(Source records)
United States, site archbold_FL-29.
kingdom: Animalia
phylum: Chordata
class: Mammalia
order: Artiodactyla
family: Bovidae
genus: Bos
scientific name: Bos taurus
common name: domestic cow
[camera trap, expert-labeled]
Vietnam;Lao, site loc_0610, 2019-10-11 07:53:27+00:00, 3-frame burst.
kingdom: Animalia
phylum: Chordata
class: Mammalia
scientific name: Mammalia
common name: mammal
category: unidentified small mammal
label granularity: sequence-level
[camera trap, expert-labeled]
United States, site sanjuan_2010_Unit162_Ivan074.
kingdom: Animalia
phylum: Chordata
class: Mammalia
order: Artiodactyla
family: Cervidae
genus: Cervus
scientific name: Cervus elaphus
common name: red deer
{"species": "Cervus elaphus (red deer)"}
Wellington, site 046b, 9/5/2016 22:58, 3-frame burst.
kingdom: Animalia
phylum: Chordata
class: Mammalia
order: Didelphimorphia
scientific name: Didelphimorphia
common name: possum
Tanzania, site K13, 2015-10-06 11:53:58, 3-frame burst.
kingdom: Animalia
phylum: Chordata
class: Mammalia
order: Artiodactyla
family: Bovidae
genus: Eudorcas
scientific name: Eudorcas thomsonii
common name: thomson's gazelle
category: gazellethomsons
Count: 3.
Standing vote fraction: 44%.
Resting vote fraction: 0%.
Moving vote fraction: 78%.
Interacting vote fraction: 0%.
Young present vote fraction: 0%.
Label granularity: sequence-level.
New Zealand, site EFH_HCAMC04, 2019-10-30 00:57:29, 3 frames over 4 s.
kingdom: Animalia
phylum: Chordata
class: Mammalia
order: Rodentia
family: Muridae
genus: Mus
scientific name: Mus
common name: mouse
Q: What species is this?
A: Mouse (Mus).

» What needs to be done
An identical copy of the entries above is the expected result.

» Solution for this problem
United States, site archbold_FL-29.
kingdom: Animalia
phylum: Chordata
class: Mammalia
order: Artiodactyla
family: Bovidae
genus: Bos
scientific name: Bos taurus
common name: domestic cow
[camera trap, expert-labeled]
Vietnam;Lao, site loc_0610, 2019-10-11 07:53:27+00:00, 3-frame burst.
kingdom: Animalia
phylum: Chordata
class: Mammalia
scientific name: Mammalia
common name: mammal
category: unidentified small mammal
label granularity: sequence-level
[camera trap, expert-labeled]
United States, site sanjuan_2010_Unit162_Ivan074.
kingdom: Animalia
phylum: Chordata
class: Mammalia
order: Artiodactyla
family: Cervidae
genus: Cervus
scientific name: Cervus elaphus
common name: red deer
{"species": "Cervus elaphus (red deer)"}
Wellington, site 046b, 9/5/2016 22:58, 3-frame burst.
kingdom: Animalia
phylum: Chordata
class: Mammalia
order: Didelphimorphia
scientific name: Didelphimorphia
common name: possum
Tanzania, site K13, 2015-10-06 11:53:58, 3-frame burst.
kingdom: Animalia
phylum: Chordata
class: Mammalia
order: Artiodactyla
family: Bovidae
genus: Eudorcas
scientific name: Eudorcas thomsonii
common name: thomson's gazelle
category: gazellethomsons
Count: 3.
Standing vote fraction: 44%.
Resting vote fraction: 0%.
Moving vote fraction: 78%.
Interacting vote fraction: 0%.
Young present vote fraction: 0%.
Label granularity: sequence-level.
New Zealand, site EFH_HCAMC04, 2019-10-30 00:57:29, 3 frames over 4 s.
kingdom: Animalia
phylum: Chordata
class: Mammalia
order: Rodentia
family: Muridae
genus: Mus
scientific name: Mus
common name: mouse
Q: What species is this?
A: Mouse (Mus).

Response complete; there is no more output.